What I care about are the religions. These are what have an impact on the worlds in my games. Yes the believers of any given religion will have answers to the questions in the OP. And these beliefs can be good fodder for games about religious conflict. But unless I'm planning a whole campaign around religious conflict (I have in the past and most likely will again) I'm not going to bother coming up with answers until it comes up in play in some way.
 

Hussar

Legend
My issue with the notion of worshipping "philosophies" is that I find in play it's a total cop out.

it's a way to play a cleric or other religious character, without ever having to actually play a cleric in a setting. I don't have any duties, church or god to deal with, so, I'm just a fighter with cure light wounds.

It always bugs me when players step up to play a cleric and then leave the best parts of playing a cleric - the religious aspects - on the table. It's boring as heck and gives me nothing to work with as a DM. Oh, you're a cleric is "Good"? What does that mean? "Well it means that I do good things while murder hoboing my way through your campaign, never once referencing my faith or religion while still getting to have all those juicy spells."

:erm:
 

Hussar

Legend
Y'know, I just sometimes can't help picking at a scab.

@Yaarel - excuse me if I'm wrong, but, didn't the Norse have some pretty elaborate burial rituals? Like rather quite famous ones like massive tombs filled with stuff and also that whole burning boat thing? And, AIR, marriage was a pretty strong thing in Norse culture as well.

So, when someone is burying the dead in a massive tomb, spending thousands of man hours on construction and filling it with very, very expensive goods, that's got nothing to do with gods or worship? It's just "calling a friend"? Loading a boat, which takes hundreds of man-hours to construct by hand, filling it with, again, rather expensive goods, then setting it on fire is just a way to take the chill off those northern nights?

I'm really having a problem here reconciling your claims here.
 

Davies

Legend
It always bugs me when players step up to play a cleric and then leave the best parts of playing a cleric - the religious aspects - on the table. It's boring as heck and gives me nothing to work with as a DM. Oh, you're a cleric is "Good"? What does that mean? "Well it means that I do good things while murder hoboing my way through your campaign, never once referencing my faith or religion while still getting to have all those juicy spells."

:erm:
Oh you're a cleric of "Pelor"? What does that mean? "Well, I means that I use this particular holy symbol while murder hoboing my way through your campaign, never once considering the implications of my faith or religion while still getting to have all those juicy spells."

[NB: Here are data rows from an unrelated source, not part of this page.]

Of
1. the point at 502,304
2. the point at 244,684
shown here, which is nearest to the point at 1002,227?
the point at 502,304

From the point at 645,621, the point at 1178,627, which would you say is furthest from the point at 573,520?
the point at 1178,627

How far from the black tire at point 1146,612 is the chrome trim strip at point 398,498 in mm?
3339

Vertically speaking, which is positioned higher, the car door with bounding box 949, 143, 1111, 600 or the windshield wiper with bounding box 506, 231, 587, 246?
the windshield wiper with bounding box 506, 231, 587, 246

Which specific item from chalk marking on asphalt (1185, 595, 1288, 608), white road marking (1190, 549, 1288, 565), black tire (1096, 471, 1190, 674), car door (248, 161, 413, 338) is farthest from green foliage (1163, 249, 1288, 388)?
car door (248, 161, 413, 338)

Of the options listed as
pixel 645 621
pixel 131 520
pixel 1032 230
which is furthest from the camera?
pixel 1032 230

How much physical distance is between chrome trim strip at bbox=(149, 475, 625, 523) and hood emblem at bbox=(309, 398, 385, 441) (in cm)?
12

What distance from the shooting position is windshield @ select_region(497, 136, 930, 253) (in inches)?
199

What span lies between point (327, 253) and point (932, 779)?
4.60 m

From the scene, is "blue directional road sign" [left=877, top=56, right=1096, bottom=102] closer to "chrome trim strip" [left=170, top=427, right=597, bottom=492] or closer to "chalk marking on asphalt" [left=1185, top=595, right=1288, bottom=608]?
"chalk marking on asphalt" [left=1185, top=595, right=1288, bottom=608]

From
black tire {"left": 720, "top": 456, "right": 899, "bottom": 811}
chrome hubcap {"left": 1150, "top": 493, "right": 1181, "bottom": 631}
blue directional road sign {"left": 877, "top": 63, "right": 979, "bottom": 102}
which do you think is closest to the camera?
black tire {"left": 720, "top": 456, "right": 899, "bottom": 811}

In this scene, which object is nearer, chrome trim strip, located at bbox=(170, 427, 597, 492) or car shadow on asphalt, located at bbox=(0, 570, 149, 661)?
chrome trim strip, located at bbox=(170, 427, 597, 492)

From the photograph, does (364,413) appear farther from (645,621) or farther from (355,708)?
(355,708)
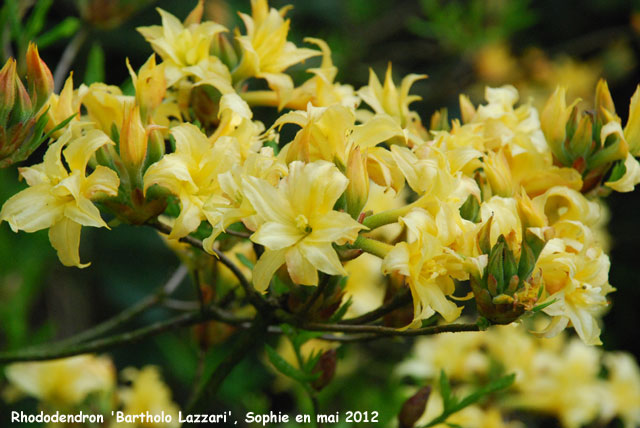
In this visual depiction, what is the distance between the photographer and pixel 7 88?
0.77m

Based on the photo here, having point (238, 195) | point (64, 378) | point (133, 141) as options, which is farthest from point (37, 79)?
point (64, 378)

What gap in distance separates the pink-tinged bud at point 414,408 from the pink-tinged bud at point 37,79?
676 millimetres

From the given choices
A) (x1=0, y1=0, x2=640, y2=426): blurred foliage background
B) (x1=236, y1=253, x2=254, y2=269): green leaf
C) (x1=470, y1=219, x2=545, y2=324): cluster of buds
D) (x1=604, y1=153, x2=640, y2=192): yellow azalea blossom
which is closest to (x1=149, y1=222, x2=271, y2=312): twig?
(x1=236, y1=253, x2=254, y2=269): green leaf

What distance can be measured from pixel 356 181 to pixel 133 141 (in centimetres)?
25

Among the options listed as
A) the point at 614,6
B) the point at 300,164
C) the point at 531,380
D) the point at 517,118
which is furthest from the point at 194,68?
the point at 614,6

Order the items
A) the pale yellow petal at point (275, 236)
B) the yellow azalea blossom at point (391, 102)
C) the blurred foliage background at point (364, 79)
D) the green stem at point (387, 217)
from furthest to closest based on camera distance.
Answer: the blurred foliage background at point (364, 79), the yellow azalea blossom at point (391, 102), the green stem at point (387, 217), the pale yellow petal at point (275, 236)

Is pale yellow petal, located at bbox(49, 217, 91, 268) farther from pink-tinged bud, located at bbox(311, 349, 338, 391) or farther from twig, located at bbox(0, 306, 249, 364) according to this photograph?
pink-tinged bud, located at bbox(311, 349, 338, 391)

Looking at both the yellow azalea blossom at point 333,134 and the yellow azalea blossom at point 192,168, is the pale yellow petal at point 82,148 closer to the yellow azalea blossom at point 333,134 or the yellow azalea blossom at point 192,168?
the yellow azalea blossom at point 192,168

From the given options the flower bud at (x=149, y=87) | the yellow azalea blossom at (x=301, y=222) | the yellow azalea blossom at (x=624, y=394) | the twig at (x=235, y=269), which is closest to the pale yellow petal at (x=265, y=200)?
the yellow azalea blossom at (x=301, y=222)

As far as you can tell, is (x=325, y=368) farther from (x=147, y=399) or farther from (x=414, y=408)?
(x=147, y=399)

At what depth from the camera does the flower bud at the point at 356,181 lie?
75 cm

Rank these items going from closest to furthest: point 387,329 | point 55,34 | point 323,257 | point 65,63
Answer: point 323,257 < point 387,329 < point 55,34 < point 65,63

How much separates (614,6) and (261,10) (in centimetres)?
282

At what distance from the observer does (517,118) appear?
1033 millimetres
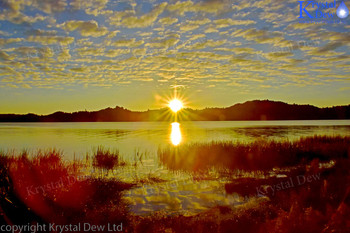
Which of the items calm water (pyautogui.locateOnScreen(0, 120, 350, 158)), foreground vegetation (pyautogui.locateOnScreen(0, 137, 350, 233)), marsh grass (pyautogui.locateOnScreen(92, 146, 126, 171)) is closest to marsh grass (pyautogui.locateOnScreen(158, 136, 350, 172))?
foreground vegetation (pyautogui.locateOnScreen(0, 137, 350, 233))

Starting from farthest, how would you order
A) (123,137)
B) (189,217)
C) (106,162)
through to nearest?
1. (123,137)
2. (106,162)
3. (189,217)

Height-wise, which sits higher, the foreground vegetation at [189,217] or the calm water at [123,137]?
the foreground vegetation at [189,217]

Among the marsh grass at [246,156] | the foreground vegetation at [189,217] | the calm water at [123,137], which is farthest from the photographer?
the calm water at [123,137]

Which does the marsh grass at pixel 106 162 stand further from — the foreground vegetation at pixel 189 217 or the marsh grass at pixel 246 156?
the foreground vegetation at pixel 189 217

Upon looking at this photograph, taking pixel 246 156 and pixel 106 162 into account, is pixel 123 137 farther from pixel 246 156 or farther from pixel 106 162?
pixel 246 156

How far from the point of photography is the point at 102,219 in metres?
9.40

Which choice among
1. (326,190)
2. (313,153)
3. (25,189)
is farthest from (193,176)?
(313,153)

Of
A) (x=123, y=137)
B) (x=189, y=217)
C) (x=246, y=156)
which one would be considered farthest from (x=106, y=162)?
(x=123, y=137)

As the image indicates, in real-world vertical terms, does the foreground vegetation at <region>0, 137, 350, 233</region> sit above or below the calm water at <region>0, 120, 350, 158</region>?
above

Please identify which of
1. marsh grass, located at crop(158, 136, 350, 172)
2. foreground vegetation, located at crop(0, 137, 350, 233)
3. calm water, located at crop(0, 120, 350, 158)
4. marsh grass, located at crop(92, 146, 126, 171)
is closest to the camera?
foreground vegetation, located at crop(0, 137, 350, 233)

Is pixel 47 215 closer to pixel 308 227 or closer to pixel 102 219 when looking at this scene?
pixel 102 219

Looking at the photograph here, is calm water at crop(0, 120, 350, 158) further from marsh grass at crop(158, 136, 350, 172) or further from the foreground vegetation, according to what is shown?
the foreground vegetation

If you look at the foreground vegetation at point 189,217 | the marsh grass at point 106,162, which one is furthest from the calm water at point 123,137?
the foreground vegetation at point 189,217

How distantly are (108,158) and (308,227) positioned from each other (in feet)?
61.2
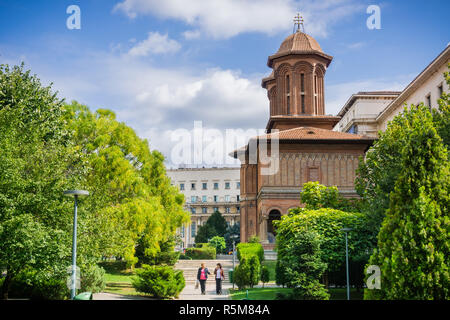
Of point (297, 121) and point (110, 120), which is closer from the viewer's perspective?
point (110, 120)

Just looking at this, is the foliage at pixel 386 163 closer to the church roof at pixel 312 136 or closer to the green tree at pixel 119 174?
the green tree at pixel 119 174

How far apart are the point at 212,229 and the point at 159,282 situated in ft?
194

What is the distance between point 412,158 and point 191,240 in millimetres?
89321

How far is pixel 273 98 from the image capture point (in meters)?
64.1

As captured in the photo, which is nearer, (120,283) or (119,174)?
(120,283)

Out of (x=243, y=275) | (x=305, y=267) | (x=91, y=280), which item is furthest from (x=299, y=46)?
(x=91, y=280)

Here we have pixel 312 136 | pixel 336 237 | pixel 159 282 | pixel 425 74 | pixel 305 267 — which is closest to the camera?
pixel 305 267

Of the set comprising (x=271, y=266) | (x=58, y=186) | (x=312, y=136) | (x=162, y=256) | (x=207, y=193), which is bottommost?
(x=271, y=266)

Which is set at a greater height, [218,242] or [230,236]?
[230,236]

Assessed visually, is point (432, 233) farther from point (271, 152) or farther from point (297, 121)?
point (297, 121)

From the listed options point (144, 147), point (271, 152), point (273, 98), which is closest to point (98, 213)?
point (144, 147)

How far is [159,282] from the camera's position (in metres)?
22.7

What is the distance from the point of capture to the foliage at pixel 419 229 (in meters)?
12.3

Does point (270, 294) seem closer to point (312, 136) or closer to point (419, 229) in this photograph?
point (419, 229)
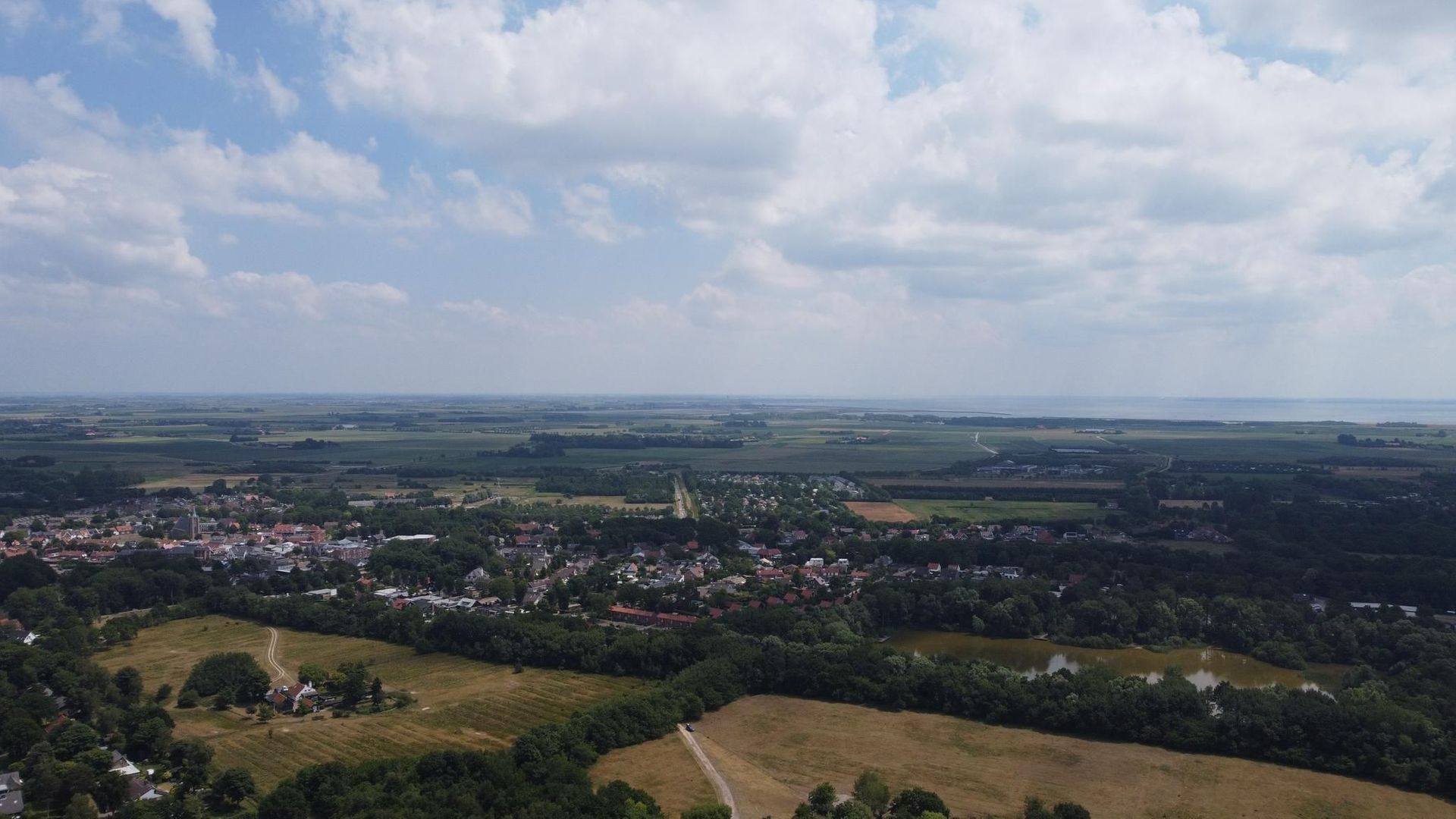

Bad role-playing can happen whether you have the most well-developed cosmology in the universe, or none at all. And you're neglecting the middle, where the answer to "What does that mean?" is an hour-long lecture concerning the various historical figures who have influenced the discourse of the philosophy of Good, and the various practices that I, as a cleric of a philosophy of Good, undertake.

If you, as the GM, put the same amount of effort that you spend coming up with imaginary gods and their imaginary ceremony into developing a philosophy and its history, then maybe it will seem as vital and compelling. If not, then not.
 

Hussar

Legend
Again IME it’s generally an issue specifically that comes up when players want to play a cleric of a philosophy. It’s bad enough with standard clerics but at least you can generally point to some stuff in various source books to give a bit of a leg up.

But IME when a player insists they are a cleric of a philosophy, it’s done solely to bypass even the slightest hint that the dm might have even the remotest chance of having any influence over the character. Which generally means that Father Generic rides again. A character totally divorced from the setting that’s just a placeholder for a fighter with healing.